SET PROBLEM A: From the book blog, copy the passage that begins at the words "Tuesday, October 17, 2006" and stops after "Case Histories first.".
SET PROBLEM B: According to the book blog, at which store did the writer pick up Behind the Scenes at the Museum?
SET PROBLEM C: Write the next part of the book blog, starting after its last sentence.

━━ EXTRACT TO READ

Last night I finished One Good Turn, by Kate Atkinson - after a rough start, I experienced a somewhat rough middle followed by a rough ending. It was disappointing. It had all these characters and I couldn't keep track of them. They were all Scottish and mildly bumbling, and if someone had some little idiosyncrasy that would help set them apart, someone else would have the same idiosyncrasy. Like, there were two cagey detective-types, and two Russian-hooker-types, and two grouchy, unfulfilled housewife-types and any number of timid, middle-aged, lonely people. Thematically, I think she was trying to create this focus on coincidence, but it was kind of weak, considering the connections between everyone were really contrived and ridiculous. Apparently it's a continuation of her last book, Case Histories, although it's been several years since I read it and I didn't remember anyone. I do recall Case Histories having a greater focus on the quality of prose, which was not impressive in One Good Turn.

I've been getting rid of a bunch of books recently, one of which was Save Karyn: One Shopaholic's Journey to Debt and Back by Karyn Bosnak. I reread a couple of chapters at lunch because I forgot my other book. The writing style is really elementary, but she's a likeable character, despite being outrageously fiscally irresponsible, and it is indeed an interesting little tale of the "journey to debt and back." She racks up something like $20,000 in credit card dept and then sells most of what she owns and starts making smarter decisions (like moving out of the upper west side to Brooklyn) and also starts a website kind of begging for help. Basically nickel by nickel she manages to pay off her cards. It's either reprehensible or just resourceful - you decide!

Tuesday, October 17, 2006

I heart Kate Atkinson





I started reading Kate Atkinson's new book, One Good Turn. I'm really nuts about Atkinson, ever since I randomly picked up Behind the Scenes at the Museum many years ago. Ah, I remember it well... Rizoli's in San Francisco, Post Street. It was a beautiful store which, alas, is no longer there. A few years ago she came out with Case Histories, of which, apparently, One Good Turn is a continuation. I have a terrible memory, so actually I can't verify that right now. I do remember loving Case Histories, which had frequent references to Buffy the Vampire Slayer - see? Kate Atkinson and me, we're like soul sisters. Emotionally Weird and Human Croquet are also quite good, but if you want to check out her work, I'd start out with Behind the Scenes or Case Histories first.

━━━━
━━ DATA SHOWN

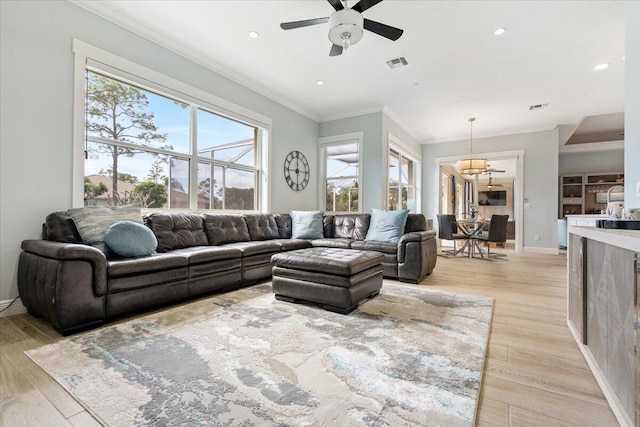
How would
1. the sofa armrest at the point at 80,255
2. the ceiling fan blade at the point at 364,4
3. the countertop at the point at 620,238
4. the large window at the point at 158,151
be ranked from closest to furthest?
the countertop at the point at 620,238, the sofa armrest at the point at 80,255, the ceiling fan blade at the point at 364,4, the large window at the point at 158,151

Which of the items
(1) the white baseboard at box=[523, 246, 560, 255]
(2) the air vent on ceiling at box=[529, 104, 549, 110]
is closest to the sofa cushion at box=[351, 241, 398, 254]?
(2) the air vent on ceiling at box=[529, 104, 549, 110]

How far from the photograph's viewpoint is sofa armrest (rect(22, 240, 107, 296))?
2.04m

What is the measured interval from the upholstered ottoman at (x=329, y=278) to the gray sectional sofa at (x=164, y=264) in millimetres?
709

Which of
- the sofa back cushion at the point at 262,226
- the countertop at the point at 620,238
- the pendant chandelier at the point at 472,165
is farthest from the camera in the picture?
the pendant chandelier at the point at 472,165

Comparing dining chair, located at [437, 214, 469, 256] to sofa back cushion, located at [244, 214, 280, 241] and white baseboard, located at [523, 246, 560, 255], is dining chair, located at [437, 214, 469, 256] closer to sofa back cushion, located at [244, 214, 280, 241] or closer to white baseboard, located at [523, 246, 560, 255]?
Answer: white baseboard, located at [523, 246, 560, 255]

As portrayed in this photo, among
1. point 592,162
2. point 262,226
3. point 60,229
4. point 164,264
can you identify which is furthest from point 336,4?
point 592,162

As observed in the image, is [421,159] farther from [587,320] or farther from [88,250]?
[88,250]

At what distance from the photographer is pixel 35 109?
2592 millimetres

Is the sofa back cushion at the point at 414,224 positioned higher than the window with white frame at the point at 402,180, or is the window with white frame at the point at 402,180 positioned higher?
the window with white frame at the point at 402,180

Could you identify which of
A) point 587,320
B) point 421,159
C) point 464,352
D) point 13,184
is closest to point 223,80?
point 13,184

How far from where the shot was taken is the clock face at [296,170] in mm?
5539

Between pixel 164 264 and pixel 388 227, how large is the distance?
2876mm

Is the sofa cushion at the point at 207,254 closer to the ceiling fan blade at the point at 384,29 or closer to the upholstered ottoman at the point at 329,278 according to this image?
the upholstered ottoman at the point at 329,278

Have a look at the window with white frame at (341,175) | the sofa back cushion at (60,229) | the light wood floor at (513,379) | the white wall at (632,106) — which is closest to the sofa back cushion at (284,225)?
the window with white frame at (341,175)
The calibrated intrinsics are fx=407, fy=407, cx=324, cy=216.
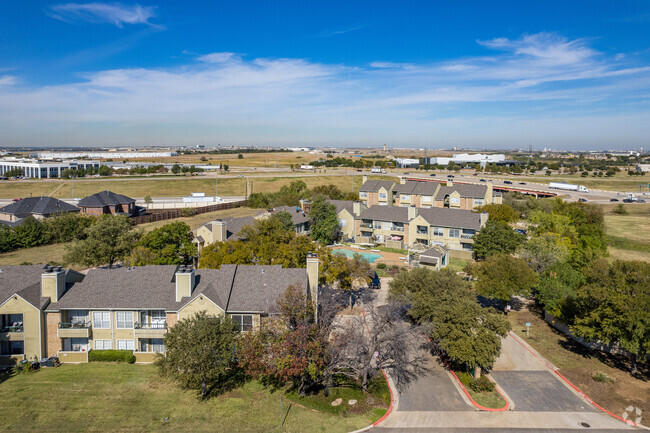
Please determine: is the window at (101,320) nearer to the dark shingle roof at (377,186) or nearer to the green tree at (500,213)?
the green tree at (500,213)

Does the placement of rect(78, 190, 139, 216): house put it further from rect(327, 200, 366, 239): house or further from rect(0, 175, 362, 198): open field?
rect(327, 200, 366, 239): house

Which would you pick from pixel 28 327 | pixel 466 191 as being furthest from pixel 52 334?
pixel 466 191

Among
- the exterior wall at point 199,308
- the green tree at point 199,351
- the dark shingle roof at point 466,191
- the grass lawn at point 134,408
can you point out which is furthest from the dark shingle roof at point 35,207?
the dark shingle roof at point 466,191

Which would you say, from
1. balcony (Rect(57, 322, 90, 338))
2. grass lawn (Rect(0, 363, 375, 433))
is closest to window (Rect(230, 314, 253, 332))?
grass lawn (Rect(0, 363, 375, 433))

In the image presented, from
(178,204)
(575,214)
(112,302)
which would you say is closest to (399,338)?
(112,302)

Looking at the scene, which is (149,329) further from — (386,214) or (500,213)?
(500,213)

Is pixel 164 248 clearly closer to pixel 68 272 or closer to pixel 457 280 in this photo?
pixel 68 272

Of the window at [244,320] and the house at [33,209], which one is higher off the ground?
the house at [33,209]
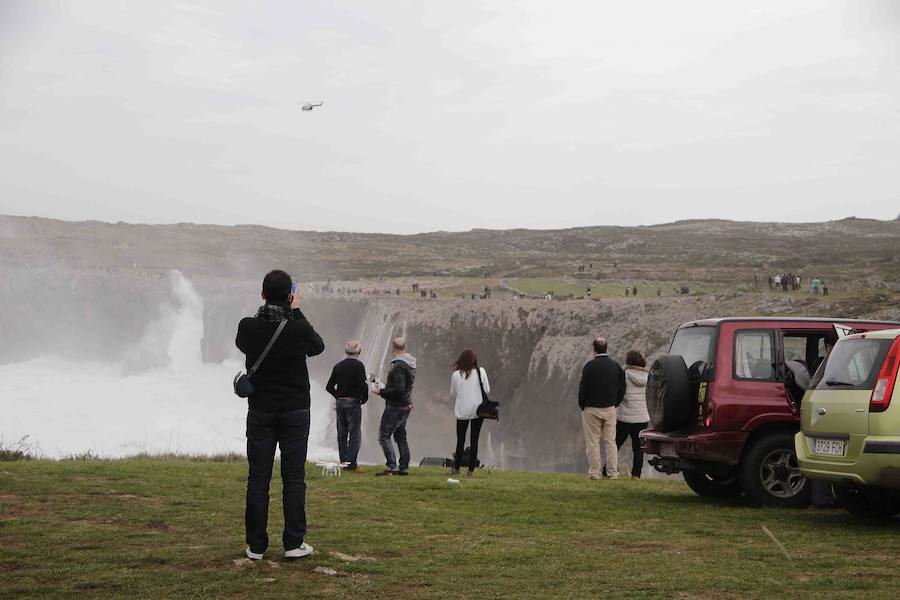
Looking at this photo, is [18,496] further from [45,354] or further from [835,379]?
[45,354]

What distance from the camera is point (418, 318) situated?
224 feet

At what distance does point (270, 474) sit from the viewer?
26.2 feet

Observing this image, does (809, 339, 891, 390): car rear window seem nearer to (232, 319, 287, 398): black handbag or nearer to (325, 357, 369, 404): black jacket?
(232, 319, 287, 398): black handbag

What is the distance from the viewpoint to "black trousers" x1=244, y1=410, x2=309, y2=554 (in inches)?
311

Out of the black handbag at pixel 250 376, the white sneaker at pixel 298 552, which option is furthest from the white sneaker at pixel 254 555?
the black handbag at pixel 250 376

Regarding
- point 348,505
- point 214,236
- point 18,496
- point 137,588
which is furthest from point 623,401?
point 214,236

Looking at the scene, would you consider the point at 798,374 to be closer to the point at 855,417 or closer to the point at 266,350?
the point at 855,417

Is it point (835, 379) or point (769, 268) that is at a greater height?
point (769, 268)

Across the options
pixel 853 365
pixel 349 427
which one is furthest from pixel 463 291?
pixel 853 365

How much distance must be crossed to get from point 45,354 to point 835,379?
10304 centimetres

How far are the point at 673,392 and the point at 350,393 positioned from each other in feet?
17.6

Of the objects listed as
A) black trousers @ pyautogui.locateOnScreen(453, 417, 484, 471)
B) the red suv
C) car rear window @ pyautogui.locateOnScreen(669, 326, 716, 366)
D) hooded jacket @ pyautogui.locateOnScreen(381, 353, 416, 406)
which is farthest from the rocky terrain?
the red suv

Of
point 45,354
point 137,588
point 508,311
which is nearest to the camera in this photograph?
point 137,588

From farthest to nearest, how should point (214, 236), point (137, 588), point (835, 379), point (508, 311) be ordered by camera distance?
point (214, 236) → point (508, 311) → point (835, 379) → point (137, 588)
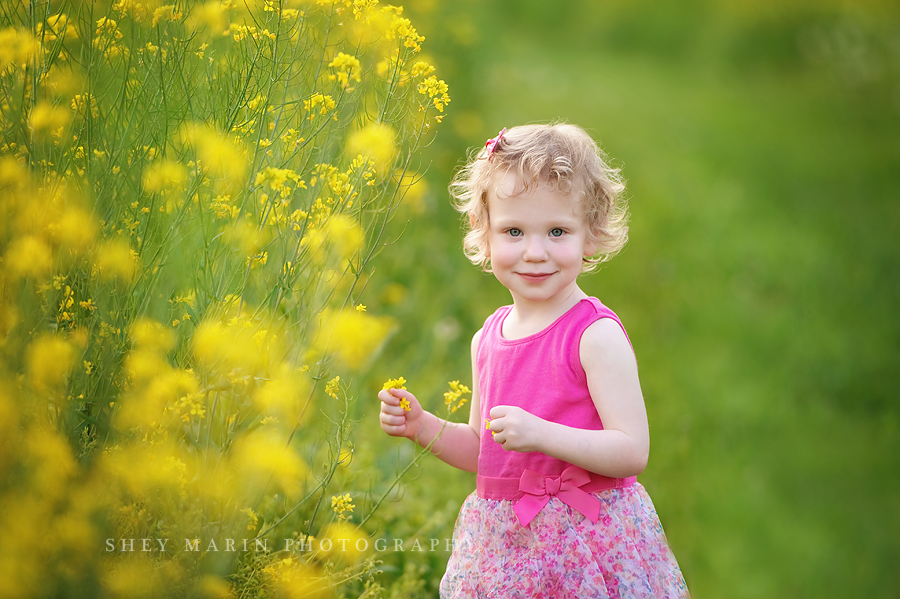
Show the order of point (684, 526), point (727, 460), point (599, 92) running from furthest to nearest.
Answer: point (599, 92) → point (727, 460) → point (684, 526)

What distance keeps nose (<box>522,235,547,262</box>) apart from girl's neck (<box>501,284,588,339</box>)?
116mm

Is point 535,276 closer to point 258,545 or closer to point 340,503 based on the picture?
point 340,503

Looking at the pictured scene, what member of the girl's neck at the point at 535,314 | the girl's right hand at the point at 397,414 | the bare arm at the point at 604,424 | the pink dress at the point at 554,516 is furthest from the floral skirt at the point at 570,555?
the girl's neck at the point at 535,314

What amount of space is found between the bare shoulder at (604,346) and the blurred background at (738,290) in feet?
1.47

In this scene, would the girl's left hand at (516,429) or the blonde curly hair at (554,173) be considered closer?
the girl's left hand at (516,429)

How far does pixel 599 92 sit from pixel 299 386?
321 inches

━━━━

TASK ANSWER A:
Tuesday, October 17, 2006

I heart Kate Atkinson





I started reading Kate Atkinson's new book, One Good Turn. I'm really nuts about Atkinson, ever since I randomly picked up Behind the Scenes at the Museum many years ago. Ah, I remember it well... Rizoli's in San Francisco, Post Street. It was a beautiful store which, alas, is no longer there. A few years ago she came out with Case Histories, of which, apparently, One Good Turn is a continuation. I have a terrible memory, so actually I can't verify that right now. I do remember loving Case Histories, which had frequent references to Buffy the Vampire Slayer - see? Kate Atkinson and me, we're like soul sisters. Emotionally Weird and Human Croquet are also quite good, but if you want to check out her work, I'd start out with Behind the Scenes or Case Histories first.

TASK ANSWER B: Rizoli's on Post Street in San Francisco.

TASK ANSWER C:
I'll keep you posted on One Good Turn. I'm not very far into it. Actually, I was about 50 pages in and then I decided to start over because I didn't know what the heck was going on (that's what I get for reading from 11:30-midnight).

Sunday, October 15, 2006

Chicago Public Library Audio Books

So, it turns out the audio download feature on the Chicago Public Library website totally sucks. After a little glitch with my card (it turns out I had an unpaid fine - oopsie!) I downloaded the required software and then checked out a couple of books - all that is easy enough, although nothing works on a mac - but it turns out most of the books you can't download to a CD or put on all MP3 players (certainly not mine). So, I ask you, what good is a downloaded book if it's just stuck on your computer? I can't even put it on my mac laptop and carry it into another room. Can't listen to it in the car. Some books you can put on a cd, but none of the ones I wanted to rent. Bummer.

Thursday, October 12, 2006

The Hours


The Hours, by Michael Cunningham, won the Pulitzer in 1999 and was made into a movie in 2002 - practically everyone involved was nominated for Oscars and Nicole Kidman won Best Actress for her portrayal of Virginia Woolf. Usually I trust the ol' Pulitzer committee, but I've avoided The Hours for some time, because at first I didn't like the movie - I thought it was really depressing. But, the movie was on television a couple of times and I found myself really enjoying it.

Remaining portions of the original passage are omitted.